With more than 12 years in safety expertise at Sentry to his name, Grant has seen myriad technological advancements over the years. While today’s fleet safety programs complement the skills of commercial drivers, Grant expects them to play an even more central role in diminishing risk down the road as technology helps fleets fill gaps in safety and elevates them to the next level.
“As trucks of all kinds are outfitted more with collision avoidance systems, video telematics, close following alerts, and a multitude of other technologies, I expect we’ll see increased safety on our roadways,” Grant said.
Technology such as the Lytx ActiveVision service, for example, can propel fleets toward the zero collisions goal, because it helps identify lane departures and close following behaviors “that are indicative of increasing accidents,” Grant said.
Distracted driving causes commercial drivers to lose track of space management and react to a situation too late. “But the ActiveVision service provides a platform to increase driver awareness and reduce the likelihood of lane deviation and inadequate following distance,” he said.
Safety pays back
The more fleets invest in safety and managing risk, the larger the return on their investment, he said. “The money that fleets put into safety technology is money that is returned back to them,” he said. “Safety pays. It really does. Through video telematics, lane departure alerts, and other safety technologies, fleets can reduce accidents over time, and those expenses that were upfront costs will be paid back.”

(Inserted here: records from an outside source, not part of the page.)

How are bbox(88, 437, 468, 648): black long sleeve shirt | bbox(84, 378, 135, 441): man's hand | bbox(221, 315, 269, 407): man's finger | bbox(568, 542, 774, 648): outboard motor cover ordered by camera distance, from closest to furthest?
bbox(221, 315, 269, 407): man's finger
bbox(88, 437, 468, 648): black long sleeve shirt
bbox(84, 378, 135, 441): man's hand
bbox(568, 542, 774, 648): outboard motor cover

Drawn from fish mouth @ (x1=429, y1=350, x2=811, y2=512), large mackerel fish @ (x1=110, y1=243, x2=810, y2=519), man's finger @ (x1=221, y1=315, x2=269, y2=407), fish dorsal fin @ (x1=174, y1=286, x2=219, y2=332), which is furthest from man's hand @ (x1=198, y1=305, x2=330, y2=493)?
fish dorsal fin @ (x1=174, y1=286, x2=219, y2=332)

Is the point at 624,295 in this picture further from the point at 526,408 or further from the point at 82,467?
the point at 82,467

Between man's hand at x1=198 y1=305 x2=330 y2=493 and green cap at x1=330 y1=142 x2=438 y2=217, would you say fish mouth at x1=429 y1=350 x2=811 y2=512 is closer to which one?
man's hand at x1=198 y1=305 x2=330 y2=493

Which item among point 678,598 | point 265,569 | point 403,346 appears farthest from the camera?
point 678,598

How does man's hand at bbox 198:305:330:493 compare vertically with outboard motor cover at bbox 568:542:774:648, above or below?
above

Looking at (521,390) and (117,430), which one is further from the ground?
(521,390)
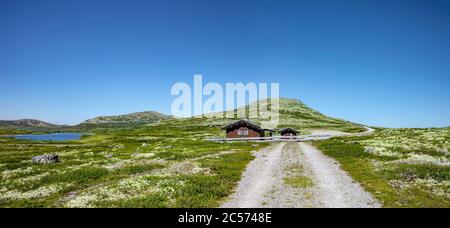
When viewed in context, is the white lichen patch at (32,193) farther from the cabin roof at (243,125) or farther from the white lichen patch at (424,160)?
the cabin roof at (243,125)

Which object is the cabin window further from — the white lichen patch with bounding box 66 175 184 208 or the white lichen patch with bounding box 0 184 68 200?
the white lichen patch with bounding box 0 184 68 200

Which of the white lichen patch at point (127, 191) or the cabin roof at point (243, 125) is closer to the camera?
the white lichen patch at point (127, 191)

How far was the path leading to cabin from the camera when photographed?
70.4ft

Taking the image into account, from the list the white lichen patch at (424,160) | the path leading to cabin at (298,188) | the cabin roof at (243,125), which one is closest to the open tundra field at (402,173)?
the white lichen patch at (424,160)

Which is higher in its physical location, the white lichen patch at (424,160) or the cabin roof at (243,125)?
the cabin roof at (243,125)

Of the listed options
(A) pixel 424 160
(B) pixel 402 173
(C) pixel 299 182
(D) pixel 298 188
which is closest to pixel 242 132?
(A) pixel 424 160

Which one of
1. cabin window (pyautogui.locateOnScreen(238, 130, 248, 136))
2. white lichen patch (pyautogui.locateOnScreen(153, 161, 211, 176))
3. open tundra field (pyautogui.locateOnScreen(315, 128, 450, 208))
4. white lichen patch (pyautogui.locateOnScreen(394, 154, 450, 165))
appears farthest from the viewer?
cabin window (pyautogui.locateOnScreen(238, 130, 248, 136))

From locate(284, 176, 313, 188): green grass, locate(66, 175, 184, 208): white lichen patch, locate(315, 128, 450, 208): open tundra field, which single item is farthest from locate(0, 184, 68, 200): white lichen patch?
locate(315, 128, 450, 208): open tundra field

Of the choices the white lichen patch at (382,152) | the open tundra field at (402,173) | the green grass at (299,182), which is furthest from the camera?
the white lichen patch at (382,152)

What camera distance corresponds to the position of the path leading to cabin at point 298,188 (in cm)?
2145

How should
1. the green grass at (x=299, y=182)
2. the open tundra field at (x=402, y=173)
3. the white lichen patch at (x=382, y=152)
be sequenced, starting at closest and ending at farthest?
the open tundra field at (x=402, y=173) < the green grass at (x=299, y=182) < the white lichen patch at (x=382, y=152)

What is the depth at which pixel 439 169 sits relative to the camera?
3164cm
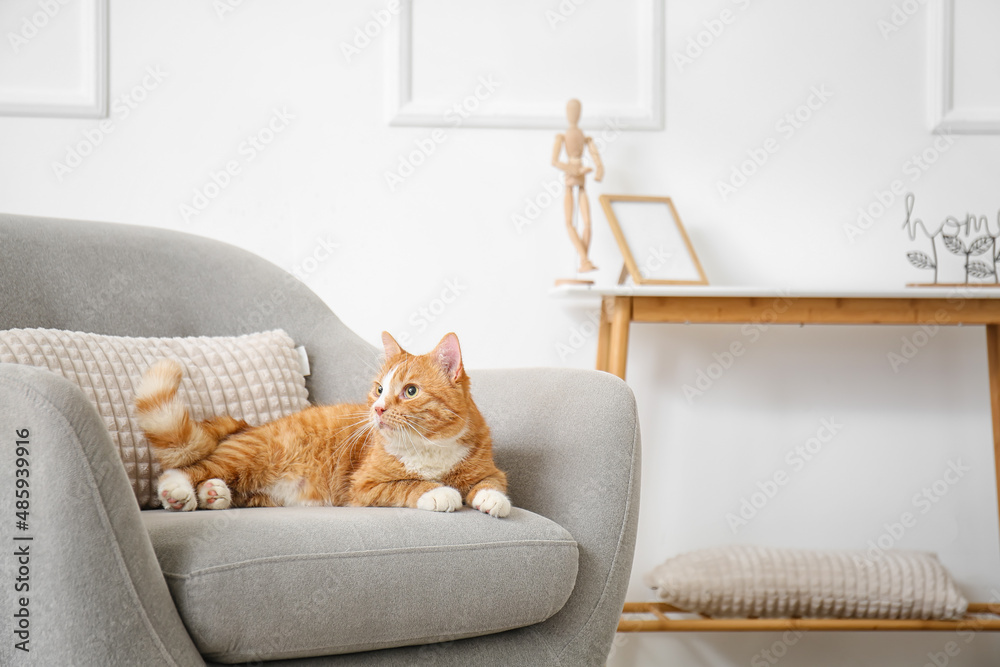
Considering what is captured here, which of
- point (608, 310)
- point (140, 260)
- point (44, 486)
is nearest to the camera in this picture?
point (44, 486)

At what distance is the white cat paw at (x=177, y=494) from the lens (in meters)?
1.08

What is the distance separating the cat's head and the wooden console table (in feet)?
2.11

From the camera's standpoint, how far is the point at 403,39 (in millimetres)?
2031

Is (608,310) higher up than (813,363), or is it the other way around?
(608,310)

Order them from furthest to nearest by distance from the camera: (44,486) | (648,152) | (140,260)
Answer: (648,152)
(140,260)
(44,486)

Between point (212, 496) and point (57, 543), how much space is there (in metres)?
0.35

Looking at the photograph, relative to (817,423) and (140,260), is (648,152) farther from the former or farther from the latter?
(140,260)

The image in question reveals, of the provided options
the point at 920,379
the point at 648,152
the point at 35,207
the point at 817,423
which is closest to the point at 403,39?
the point at 648,152

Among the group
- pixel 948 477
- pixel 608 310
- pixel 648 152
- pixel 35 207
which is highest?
pixel 648 152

Collisions can cause fleets to make big payouts and lead to increases in insurance premiums. Organizations that have poor collision records often pay much more for insurance. “It all adds up to the additional cost for fleets if they don’t buy into the idea that safety pays,” Grant said.
Every job in a fleet aids in preventing collisions
Attaining zero truck collisions starts with drivers’ desire to be the safest drivers they can be, Grant said. But drivers can’t do it alone. Their training plays a vital role, too, and attaining zero collisions is a group effort.
Fleets can communicate to their team that every job within their fleet aids in preventing collisions “through constant reinforcement and communication,” Grant said. He cited customers who hold regular safety meetings, covering topics such as defensive and distracted driving.
“Those meetings have value because they get drivers together to voice their own experiences and listen to safety tips, which can boost driver morale,” Grant said. “Giving drivers the chance to absorb and talk through safety information is helpful because it creates another safety touchpoint for them and keeps safety top of mind.”
Some Sentry clients also provide monthly online training for drivers through a smartphone or tablet app. “The training reinforces safety to those drivers and helps reduce collisions,” Grant said.
“Promoting safety never ends,” he emphasized. “It takes constant involvement and constant communication to keep drivers’ attention on making safe choices.”